In the recent years we have developed aurones as a new class of TYR effectors. Aurones are naturally occurring flavonoids with a promising medicinal potential [16]. They provide bright yellow flower pigmentation to some of the most advanced taxa in the plant kingdom, among other still little-known roles [17]. Some derivatives from this subclass were found initially as melanogenesis suppressors in cell-based assays [18]. A broader study showed that aurone analogues can actually adopt versatile behaviors, acting either as inhibitors, activators or alternative substrates of several isolated mushroom and bacterial TYRs, depending on their substitution pattern at the B-ring [[19], [20], [21]]. In addition, we showed recently that the aurone scaffold is particularly suited for building interactions with active site residues located relatively far from the dicopper center in hsTYR, yielding compound 1 as one of the best hsTYR inhibitors reported to date (K_i = 0.35 μM), but with membrane penetration and water solubility issues probably due to the presence of a 2-hydroxypyridine-N-oxide (HOPNO) moiety [22]. Thus, we propose to dismiss the HOPNO chelating group. In our previous studies, aurones bearing a resorcinol moiety, i.e. 2′,4′-dihydroxyaurones, were always associated with an inhibitor behavior, regardless of the TYR source. This observation was consistent with the known beneficial effect of resorcinol moiety in the frame of TYR inhibition, as witnessed by the number of reported inhibitors containing this chemical group[[23], [24], [25], [26], [27], [28]]. Indeed, if some resorcinols were previously found to undergo a slow oxidation process in the presence of TYR and additives [29,30], they act as true inhibitors in physiological conditions.¹⁴ Some of them are actually used for treating human hyperpigmentation disorders, such as 4-n-butylresorcinol (i.e. rucinol, marketed as Iklen®, Fig. 1) [25,26]. The resorcinol-based thiamidol (Fig. 1) seems especially very promising, regarding both in vitro (K_i = 0.25 μM against hsTYR),¹⁴ and clinical contexts (facial hyperpigmentation improvement in 96% of treated women with melasma after 12 weeks of treatment) [31]. Altogether, the introduction of a resorcinol moiety on an aurone scaffold, or on a related hemiindigoid core, could combine an efficient copper-chelating resorcinol head with a hsTYR-tailored hemiindigoid backbone, able to interact with the second coordination sphere of the enzyme.

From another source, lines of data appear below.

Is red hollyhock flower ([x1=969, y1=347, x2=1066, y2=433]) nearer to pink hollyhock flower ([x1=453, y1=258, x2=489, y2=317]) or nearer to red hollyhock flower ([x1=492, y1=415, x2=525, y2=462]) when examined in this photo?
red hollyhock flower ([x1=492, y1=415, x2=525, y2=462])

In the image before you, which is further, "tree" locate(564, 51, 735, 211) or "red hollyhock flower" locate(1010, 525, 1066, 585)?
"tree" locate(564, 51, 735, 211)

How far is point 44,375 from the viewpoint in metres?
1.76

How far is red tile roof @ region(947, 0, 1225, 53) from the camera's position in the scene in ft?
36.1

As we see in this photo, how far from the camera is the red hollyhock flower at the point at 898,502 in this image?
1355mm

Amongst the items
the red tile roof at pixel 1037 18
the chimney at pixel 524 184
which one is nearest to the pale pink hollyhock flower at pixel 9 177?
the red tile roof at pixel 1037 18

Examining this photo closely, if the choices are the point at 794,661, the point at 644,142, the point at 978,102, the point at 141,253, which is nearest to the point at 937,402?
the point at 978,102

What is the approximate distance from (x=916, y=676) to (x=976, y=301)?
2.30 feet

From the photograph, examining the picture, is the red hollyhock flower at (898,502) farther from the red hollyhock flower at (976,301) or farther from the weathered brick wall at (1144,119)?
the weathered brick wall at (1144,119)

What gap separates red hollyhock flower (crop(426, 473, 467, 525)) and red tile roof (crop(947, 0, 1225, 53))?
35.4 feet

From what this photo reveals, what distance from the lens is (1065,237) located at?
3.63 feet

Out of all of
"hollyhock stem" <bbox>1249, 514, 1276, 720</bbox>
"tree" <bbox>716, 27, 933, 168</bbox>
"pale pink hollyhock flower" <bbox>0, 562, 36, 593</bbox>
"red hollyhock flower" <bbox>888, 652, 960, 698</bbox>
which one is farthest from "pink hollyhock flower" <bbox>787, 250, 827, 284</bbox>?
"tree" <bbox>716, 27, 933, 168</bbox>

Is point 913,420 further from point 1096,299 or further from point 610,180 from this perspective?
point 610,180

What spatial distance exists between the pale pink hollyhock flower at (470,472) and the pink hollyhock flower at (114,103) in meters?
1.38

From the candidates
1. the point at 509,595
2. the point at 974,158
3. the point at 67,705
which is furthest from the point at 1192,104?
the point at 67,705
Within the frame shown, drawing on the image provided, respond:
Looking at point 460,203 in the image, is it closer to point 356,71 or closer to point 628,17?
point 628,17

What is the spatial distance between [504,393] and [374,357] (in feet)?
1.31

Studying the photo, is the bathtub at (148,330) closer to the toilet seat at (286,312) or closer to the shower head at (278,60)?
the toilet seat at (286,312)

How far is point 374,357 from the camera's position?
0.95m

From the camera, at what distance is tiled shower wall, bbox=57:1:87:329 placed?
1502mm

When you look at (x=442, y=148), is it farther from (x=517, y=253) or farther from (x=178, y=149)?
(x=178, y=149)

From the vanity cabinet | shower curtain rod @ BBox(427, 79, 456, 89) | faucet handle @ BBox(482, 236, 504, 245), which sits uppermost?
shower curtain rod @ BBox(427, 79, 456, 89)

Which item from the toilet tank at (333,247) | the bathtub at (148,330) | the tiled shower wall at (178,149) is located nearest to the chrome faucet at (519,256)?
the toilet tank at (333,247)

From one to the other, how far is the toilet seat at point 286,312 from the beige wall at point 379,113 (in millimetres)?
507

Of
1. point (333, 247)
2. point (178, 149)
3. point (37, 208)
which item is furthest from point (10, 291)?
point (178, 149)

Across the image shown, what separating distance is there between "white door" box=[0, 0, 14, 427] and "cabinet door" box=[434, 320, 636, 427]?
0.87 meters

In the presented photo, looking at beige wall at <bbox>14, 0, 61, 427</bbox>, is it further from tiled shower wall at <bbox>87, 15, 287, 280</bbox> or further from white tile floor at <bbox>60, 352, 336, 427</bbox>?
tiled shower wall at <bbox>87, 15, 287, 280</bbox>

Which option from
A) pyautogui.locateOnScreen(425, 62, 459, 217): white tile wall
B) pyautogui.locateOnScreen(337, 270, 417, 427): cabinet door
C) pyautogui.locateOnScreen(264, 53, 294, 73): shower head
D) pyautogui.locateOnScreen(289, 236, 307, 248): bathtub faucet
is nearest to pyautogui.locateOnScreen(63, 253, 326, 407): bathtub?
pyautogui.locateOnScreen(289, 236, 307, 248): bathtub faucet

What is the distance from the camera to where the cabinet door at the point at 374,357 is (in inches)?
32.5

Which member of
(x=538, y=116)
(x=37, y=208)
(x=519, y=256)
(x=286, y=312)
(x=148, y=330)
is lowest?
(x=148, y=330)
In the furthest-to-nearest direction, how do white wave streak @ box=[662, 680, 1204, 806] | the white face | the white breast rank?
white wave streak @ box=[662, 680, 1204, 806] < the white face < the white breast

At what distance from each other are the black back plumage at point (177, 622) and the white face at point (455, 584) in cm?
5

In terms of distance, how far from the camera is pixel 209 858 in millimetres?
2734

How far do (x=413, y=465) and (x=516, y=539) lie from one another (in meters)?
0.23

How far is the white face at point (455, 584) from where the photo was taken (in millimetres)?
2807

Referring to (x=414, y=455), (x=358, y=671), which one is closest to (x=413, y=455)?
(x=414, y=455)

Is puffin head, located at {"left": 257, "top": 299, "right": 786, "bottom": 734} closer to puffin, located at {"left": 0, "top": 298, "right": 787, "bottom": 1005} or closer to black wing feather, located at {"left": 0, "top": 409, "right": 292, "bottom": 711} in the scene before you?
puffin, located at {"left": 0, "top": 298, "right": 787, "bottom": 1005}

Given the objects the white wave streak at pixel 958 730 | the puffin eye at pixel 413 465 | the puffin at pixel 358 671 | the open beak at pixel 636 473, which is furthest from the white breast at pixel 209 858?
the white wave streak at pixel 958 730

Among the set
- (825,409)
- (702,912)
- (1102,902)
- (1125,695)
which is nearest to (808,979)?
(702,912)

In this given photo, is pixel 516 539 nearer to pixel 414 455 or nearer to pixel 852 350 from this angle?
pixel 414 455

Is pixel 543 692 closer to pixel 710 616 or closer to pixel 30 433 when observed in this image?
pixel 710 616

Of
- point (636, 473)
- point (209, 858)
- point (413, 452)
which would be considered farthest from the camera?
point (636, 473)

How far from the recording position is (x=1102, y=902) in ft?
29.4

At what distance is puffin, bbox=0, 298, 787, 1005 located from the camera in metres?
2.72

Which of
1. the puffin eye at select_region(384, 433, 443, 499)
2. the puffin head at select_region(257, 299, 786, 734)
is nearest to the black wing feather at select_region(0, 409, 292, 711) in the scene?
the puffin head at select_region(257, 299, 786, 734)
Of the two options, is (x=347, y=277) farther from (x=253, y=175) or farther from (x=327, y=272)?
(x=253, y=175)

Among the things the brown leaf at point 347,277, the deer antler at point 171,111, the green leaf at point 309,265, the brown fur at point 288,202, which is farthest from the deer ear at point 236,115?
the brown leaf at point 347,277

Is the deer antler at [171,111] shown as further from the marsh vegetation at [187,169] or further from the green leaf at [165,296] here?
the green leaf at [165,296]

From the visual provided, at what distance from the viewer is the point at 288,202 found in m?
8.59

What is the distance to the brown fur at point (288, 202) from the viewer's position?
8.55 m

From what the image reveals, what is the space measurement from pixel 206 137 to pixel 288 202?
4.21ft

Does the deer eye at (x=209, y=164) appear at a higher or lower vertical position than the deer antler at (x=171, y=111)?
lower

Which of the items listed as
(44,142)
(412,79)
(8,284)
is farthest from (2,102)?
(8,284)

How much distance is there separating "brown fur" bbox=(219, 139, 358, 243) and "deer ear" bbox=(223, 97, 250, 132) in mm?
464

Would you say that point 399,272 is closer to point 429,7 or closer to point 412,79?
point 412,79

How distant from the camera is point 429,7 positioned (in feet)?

Thus, we report herein a series of thirty-eight molecules designed starting from compound 1 and including a 2′,4′-resorcinol moiety, or close analogues, at the B-ring. The best derivatives, identified through a preliminary screening using hsTYR-containing human melanoma MNT-1 cell lysates, were evaluated both on the isolated enzyme expressed in a mammalian-cell system, thus insuring the expression of a mammalian glycosylation profile, and against melanogenesis in a human whole-cell system. Potential cytotoxicity issues were finally examined, and a binding geometry was proposed through molecular modelling, using a recent homology model of hsTYR.